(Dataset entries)
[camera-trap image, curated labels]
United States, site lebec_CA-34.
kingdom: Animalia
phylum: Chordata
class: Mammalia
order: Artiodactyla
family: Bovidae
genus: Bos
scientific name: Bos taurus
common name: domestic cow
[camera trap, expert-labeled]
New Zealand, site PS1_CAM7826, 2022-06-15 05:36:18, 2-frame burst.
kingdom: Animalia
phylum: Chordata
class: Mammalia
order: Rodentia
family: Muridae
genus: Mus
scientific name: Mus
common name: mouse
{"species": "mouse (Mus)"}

==

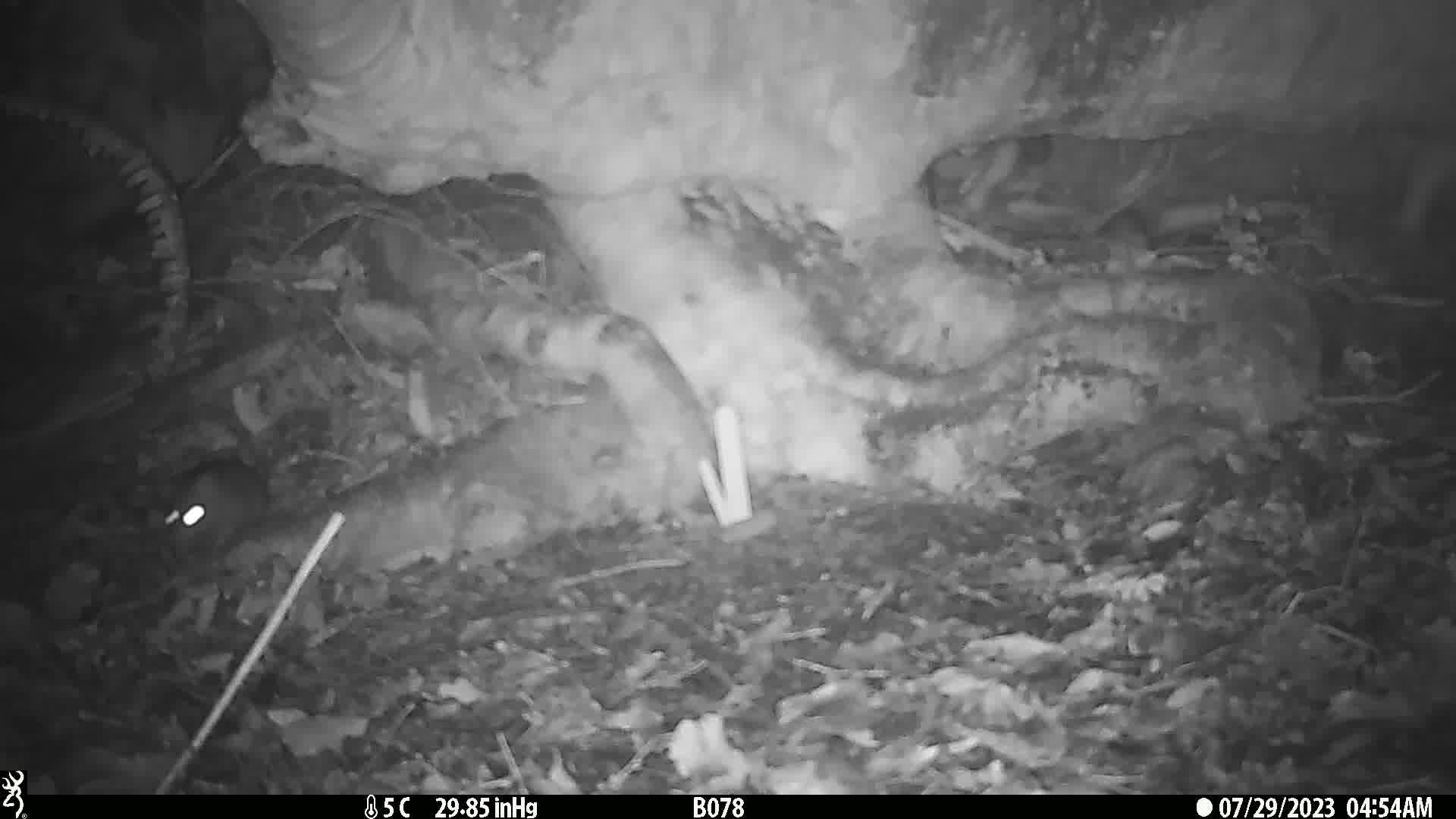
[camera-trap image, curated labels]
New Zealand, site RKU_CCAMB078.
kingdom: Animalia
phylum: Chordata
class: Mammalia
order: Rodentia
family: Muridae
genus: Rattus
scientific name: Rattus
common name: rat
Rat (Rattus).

---

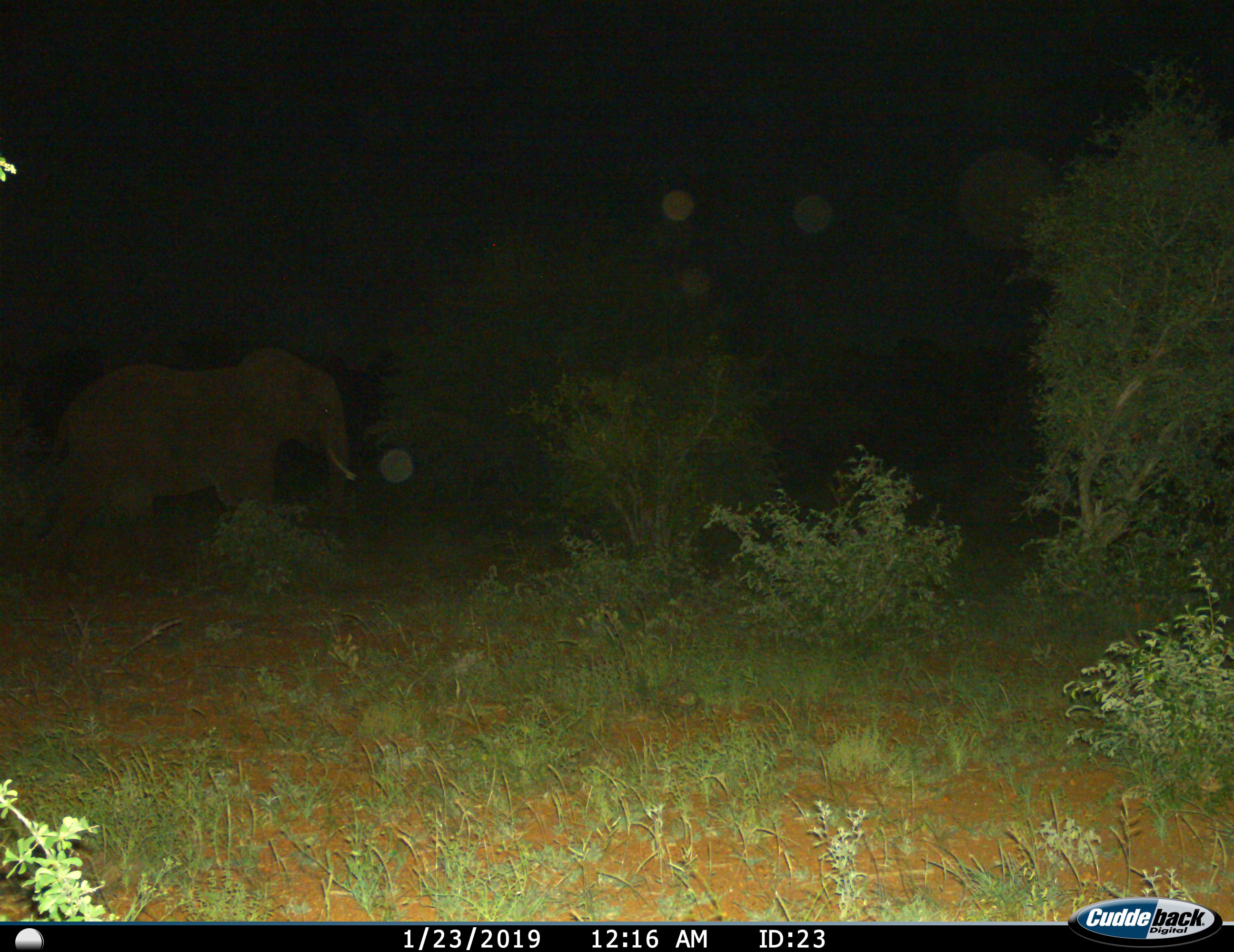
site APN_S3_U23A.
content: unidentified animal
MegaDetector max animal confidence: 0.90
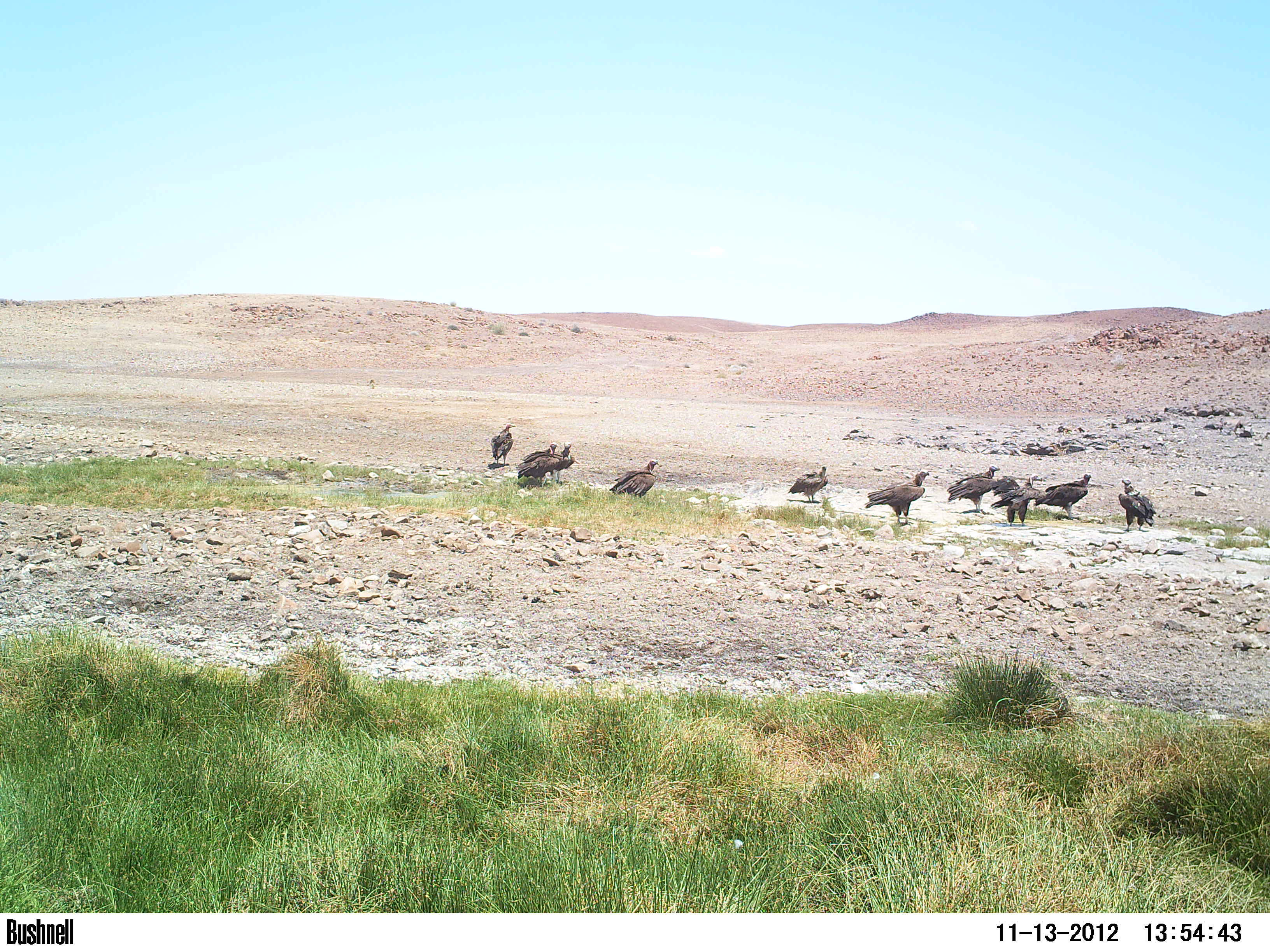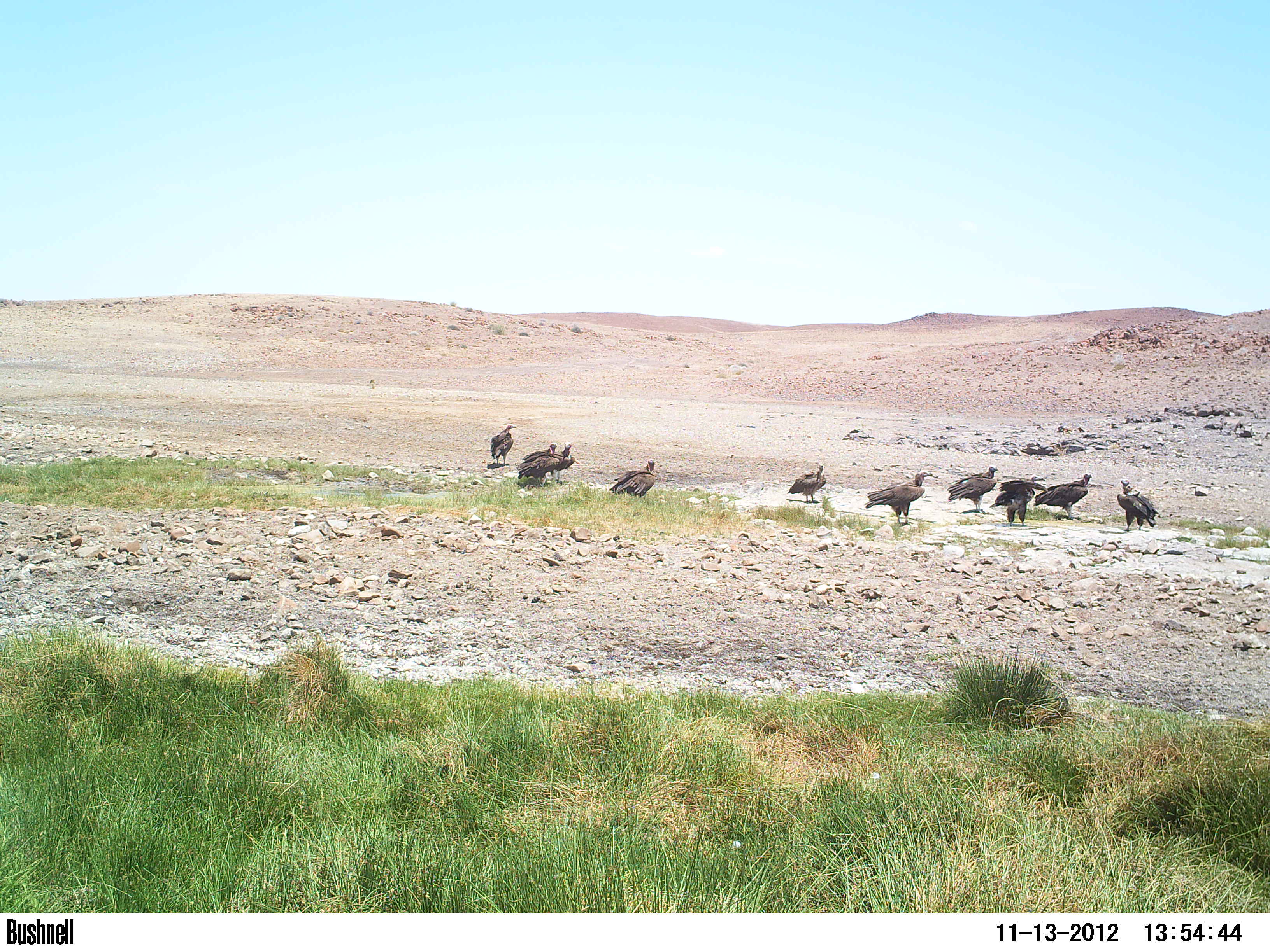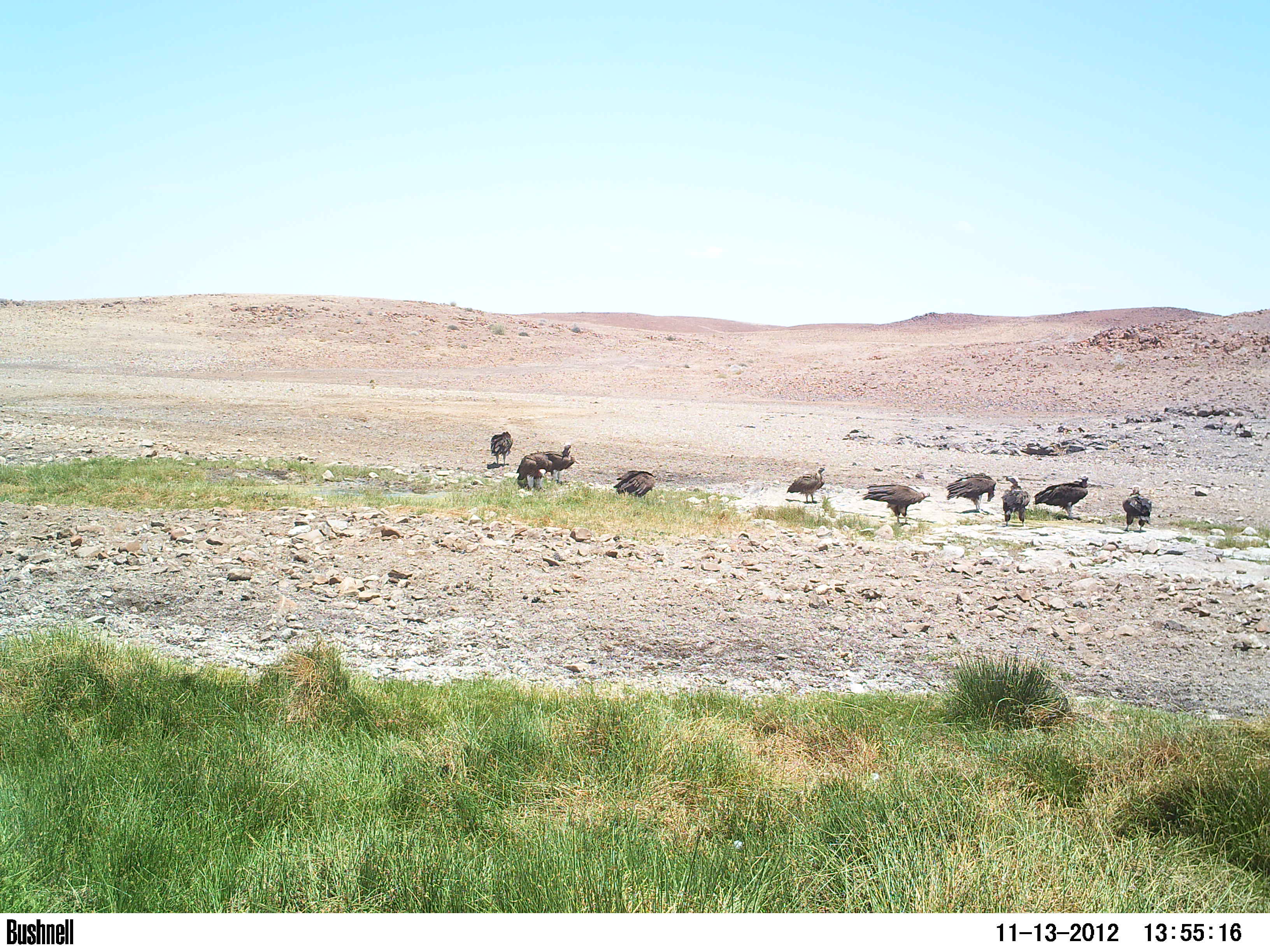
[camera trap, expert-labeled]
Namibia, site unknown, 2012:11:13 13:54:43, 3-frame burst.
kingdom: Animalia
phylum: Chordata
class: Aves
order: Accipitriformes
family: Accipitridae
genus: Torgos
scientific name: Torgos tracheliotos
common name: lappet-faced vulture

What to produce |
Copy out each line of the records where the word "scientific" appears.

Result |
scientific name: Bos taurus
scientific name: Mus
scientific name: Rattus
scientific name: Torgos tracheliotos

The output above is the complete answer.